▶ Exercise objective
Print every row below word for word, leaving out the pictures.

▶ Extracted material

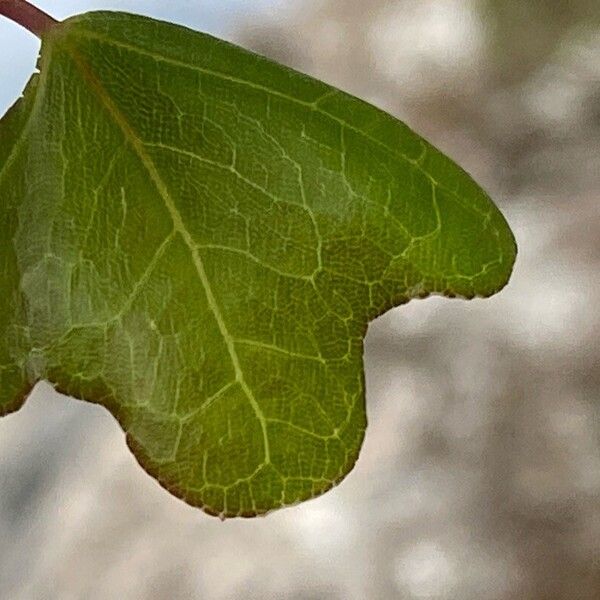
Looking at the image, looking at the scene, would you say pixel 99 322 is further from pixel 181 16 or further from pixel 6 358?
pixel 181 16

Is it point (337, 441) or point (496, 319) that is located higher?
point (496, 319)

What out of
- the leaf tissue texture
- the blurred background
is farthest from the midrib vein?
the blurred background

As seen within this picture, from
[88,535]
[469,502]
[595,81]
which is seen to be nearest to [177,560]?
[88,535]

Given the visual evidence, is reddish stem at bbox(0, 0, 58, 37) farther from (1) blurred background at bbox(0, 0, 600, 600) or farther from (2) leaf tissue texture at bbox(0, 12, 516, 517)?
(1) blurred background at bbox(0, 0, 600, 600)

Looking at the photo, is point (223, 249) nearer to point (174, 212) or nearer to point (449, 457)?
point (174, 212)

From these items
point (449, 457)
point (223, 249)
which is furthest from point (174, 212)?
point (449, 457)

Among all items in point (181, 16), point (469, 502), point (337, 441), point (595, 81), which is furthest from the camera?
point (181, 16)

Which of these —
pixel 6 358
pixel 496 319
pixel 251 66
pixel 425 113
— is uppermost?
pixel 425 113

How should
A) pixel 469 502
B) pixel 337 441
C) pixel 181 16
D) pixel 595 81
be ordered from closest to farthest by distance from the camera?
pixel 337 441 → pixel 469 502 → pixel 595 81 → pixel 181 16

▶ Response
Looking at the image, looking at the scene, would you say pixel 99 322 is further from pixel 181 16 or further from pixel 6 358?
pixel 181 16

Is it point (337, 441) or point (496, 319) that is located higher?
point (496, 319)

What out of
- the leaf tissue texture
- the blurred background
is farthest from the midrib vein?
the blurred background

As seen within this picture, from
[88,535]
[469,502]
[595,81]
which is seen to be nearest to [177,560]?
[88,535]

Given the visual evidence, is reddish stem at bbox(0, 0, 58, 37) farther from (1) blurred background at bbox(0, 0, 600, 600) or farther from (2) leaf tissue texture at bbox(0, 12, 516, 517)?
(1) blurred background at bbox(0, 0, 600, 600)

Looking at the photo, is point (223, 249) nearer to point (174, 212) or nearer to point (449, 457)?
point (174, 212)

From these items
point (449, 457)
point (223, 249)
which is furthest from point (174, 212)?
point (449, 457)

Among all items in point (181, 16), point (469, 502), point (337, 441), point (595, 81), which is furthest from the camera?
point (181, 16)

Which of these —
pixel 6 358
pixel 496 319
pixel 251 66
pixel 425 113
— is uppermost?
pixel 425 113

How should
A) pixel 469 502
B) pixel 337 441
C) pixel 181 16
D) pixel 595 81
be ordered from closest to farthest by distance from the camera?
pixel 337 441 → pixel 469 502 → pixel 595 81 → pixel 181 16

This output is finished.